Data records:
"""

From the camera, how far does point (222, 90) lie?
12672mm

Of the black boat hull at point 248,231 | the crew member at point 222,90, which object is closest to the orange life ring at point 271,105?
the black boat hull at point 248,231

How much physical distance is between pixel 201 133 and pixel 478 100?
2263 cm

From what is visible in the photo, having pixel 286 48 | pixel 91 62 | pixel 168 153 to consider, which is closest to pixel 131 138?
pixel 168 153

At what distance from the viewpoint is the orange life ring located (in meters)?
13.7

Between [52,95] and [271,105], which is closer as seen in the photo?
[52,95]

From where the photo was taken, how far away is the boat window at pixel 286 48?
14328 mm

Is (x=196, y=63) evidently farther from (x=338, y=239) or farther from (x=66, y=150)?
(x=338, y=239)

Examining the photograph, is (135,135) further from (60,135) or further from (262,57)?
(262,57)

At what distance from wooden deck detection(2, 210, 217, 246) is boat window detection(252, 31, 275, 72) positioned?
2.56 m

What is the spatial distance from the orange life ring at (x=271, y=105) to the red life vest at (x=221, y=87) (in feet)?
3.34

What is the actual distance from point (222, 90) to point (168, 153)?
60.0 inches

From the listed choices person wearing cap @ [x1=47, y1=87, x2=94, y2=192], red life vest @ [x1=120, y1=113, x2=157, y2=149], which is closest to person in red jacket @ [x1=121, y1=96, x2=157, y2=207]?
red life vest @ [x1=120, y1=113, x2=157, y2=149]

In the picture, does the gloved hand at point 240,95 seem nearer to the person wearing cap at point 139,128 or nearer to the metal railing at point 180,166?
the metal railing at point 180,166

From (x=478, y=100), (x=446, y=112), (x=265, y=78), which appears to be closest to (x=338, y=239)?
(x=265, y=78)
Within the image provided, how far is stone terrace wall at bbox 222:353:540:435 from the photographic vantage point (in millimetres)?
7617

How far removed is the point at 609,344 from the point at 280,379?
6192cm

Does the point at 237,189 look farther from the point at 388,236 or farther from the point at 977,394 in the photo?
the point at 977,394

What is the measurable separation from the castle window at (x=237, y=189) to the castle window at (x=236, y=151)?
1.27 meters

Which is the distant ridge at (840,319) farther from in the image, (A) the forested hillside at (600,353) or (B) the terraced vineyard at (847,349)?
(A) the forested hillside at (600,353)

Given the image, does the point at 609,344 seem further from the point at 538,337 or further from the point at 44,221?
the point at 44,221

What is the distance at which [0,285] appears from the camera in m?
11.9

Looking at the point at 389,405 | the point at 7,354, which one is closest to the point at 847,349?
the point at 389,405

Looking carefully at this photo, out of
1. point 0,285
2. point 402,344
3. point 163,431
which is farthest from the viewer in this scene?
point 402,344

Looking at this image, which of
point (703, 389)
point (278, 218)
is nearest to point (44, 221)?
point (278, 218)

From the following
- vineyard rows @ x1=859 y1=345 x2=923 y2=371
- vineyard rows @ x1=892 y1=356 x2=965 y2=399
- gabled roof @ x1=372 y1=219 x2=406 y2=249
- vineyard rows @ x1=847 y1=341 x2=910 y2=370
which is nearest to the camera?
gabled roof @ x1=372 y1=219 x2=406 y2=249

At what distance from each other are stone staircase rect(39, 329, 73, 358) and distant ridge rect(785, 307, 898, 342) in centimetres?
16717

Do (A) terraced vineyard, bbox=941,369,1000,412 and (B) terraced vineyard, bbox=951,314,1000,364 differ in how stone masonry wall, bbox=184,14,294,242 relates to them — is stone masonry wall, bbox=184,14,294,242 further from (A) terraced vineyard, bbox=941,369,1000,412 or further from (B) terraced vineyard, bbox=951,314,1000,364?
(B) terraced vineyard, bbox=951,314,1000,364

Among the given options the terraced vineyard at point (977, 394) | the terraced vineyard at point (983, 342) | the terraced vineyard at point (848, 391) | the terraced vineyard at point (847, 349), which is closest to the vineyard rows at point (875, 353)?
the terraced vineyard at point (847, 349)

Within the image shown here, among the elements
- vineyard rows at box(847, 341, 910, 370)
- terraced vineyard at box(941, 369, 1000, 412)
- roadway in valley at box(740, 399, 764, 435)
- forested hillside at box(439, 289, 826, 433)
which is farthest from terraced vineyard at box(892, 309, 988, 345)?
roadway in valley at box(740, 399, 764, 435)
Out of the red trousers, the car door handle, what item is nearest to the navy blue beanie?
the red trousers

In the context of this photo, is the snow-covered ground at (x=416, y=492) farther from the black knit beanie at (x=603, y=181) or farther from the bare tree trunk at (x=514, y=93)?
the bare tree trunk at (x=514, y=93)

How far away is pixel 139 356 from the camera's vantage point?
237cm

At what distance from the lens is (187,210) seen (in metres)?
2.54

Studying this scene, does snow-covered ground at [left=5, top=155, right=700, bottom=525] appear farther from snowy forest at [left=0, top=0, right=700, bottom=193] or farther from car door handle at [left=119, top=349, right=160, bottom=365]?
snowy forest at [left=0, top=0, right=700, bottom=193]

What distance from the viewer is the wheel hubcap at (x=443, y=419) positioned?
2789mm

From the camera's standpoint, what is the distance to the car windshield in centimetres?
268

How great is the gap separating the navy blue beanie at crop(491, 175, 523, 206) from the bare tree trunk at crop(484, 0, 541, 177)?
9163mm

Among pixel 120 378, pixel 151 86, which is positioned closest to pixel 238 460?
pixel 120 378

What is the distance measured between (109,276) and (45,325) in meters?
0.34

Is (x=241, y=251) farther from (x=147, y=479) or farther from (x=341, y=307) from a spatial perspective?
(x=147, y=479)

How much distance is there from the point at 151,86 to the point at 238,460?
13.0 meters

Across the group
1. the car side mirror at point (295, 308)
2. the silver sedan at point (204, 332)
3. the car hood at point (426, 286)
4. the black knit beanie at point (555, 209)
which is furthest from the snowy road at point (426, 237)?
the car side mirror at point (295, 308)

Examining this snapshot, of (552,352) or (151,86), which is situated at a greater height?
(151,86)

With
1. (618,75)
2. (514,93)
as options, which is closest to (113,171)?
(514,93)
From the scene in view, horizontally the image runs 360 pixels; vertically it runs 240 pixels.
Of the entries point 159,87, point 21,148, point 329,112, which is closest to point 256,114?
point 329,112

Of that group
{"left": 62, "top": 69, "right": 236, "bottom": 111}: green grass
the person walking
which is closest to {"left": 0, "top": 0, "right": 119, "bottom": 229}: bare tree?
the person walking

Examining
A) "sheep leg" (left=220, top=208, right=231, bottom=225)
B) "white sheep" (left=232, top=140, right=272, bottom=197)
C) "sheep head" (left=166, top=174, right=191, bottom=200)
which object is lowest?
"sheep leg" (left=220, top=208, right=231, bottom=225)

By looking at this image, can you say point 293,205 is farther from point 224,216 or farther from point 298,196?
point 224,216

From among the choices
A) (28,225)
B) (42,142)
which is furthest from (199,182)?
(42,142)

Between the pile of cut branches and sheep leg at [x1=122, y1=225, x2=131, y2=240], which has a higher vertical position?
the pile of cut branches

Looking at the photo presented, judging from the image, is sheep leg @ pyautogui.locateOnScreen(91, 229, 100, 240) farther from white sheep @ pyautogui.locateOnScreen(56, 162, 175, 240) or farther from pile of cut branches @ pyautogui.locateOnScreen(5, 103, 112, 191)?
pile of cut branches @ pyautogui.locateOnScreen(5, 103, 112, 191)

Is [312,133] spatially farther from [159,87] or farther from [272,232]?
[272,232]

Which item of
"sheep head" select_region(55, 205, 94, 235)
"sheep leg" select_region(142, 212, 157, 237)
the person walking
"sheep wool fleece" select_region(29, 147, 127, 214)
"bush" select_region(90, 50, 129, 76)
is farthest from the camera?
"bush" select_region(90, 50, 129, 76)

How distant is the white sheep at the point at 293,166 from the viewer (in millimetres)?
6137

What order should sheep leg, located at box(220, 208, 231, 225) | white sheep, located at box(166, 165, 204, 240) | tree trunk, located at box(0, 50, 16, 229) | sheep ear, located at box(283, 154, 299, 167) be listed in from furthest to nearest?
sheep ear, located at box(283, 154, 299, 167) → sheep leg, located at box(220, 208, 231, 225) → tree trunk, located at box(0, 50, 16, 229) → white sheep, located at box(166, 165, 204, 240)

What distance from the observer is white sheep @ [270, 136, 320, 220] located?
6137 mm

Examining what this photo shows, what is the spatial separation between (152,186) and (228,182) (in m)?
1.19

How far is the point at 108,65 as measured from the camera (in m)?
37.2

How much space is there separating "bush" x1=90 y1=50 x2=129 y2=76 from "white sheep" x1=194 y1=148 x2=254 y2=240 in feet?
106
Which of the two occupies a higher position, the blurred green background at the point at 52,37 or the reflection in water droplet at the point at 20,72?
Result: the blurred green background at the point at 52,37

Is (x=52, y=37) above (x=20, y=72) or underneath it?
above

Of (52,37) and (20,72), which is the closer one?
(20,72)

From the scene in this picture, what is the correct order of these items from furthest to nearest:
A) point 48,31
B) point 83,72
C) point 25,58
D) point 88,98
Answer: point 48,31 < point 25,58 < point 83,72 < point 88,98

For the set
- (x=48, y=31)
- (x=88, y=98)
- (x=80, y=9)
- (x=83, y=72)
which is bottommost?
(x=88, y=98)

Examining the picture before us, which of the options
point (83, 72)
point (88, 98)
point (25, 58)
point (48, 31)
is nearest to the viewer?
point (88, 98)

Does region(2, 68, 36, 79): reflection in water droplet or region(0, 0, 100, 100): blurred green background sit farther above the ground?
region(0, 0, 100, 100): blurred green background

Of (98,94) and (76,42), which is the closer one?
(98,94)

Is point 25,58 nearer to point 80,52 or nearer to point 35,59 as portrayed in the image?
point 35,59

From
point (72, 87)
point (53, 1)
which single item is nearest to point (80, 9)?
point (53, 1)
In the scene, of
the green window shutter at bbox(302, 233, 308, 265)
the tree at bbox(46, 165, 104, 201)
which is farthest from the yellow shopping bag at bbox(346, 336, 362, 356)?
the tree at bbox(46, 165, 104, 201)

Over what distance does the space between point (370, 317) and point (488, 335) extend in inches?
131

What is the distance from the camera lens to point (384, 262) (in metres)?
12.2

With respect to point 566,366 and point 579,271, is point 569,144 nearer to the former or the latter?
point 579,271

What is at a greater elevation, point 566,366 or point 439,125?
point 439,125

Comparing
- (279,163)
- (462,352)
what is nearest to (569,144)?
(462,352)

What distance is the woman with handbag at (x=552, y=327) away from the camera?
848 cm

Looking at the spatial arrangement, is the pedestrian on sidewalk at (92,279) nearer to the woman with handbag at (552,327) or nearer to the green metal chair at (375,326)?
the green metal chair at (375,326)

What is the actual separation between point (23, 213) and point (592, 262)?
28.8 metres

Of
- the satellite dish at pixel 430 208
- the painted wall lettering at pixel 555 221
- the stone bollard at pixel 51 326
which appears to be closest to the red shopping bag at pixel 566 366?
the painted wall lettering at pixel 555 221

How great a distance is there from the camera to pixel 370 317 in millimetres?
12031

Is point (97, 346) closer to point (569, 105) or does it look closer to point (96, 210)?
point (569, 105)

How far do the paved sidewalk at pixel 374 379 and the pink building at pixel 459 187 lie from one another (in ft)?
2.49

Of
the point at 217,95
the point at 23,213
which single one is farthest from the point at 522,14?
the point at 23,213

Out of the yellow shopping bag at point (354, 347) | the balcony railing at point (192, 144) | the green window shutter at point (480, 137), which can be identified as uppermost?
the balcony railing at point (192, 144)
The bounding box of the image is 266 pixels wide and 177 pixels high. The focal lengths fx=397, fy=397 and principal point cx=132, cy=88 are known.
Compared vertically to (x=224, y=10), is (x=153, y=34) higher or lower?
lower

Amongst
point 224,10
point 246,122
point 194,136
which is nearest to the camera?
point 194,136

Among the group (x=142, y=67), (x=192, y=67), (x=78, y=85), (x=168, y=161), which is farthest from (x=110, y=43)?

"""

Every line from the one containing "How far do the" through the last line of the entries must be written out verbatim, and no other line.

Exercise response
How far do the paved sidewalk at pixel 374 379 and the pink building at pixel 459 187 lie from one another (in ft)?
2.49

Of
the point at 217,95
the point at 23,213
which single one is farthest from the point at 522,14?
the point at 23,213

Out of the yellow shopping bag at point (354, 347) | the balcony railing at point (192, 144) | the green window shutter at point (480, 137), which can be identified as uppermost?
the balcony railing at point (192, 144)
The bounding box of the image is 266 pixels wide and 177 pixels high. The focal lengths fx=397, fy=397 and principal point cx=132, cy=88 are known.
Compared vertically to (x=224, y=10), is (x=153, y=34) higher or lower?
lower

Amongst
point 224,10
point 246,122
point 194,136
which is nearest to the camera?
point 194,136

Among the group (x=142, y=67), (x=192, y=67), (x=78, y=85), (x=168, y=161), which is farthest from (x=110, y=43)?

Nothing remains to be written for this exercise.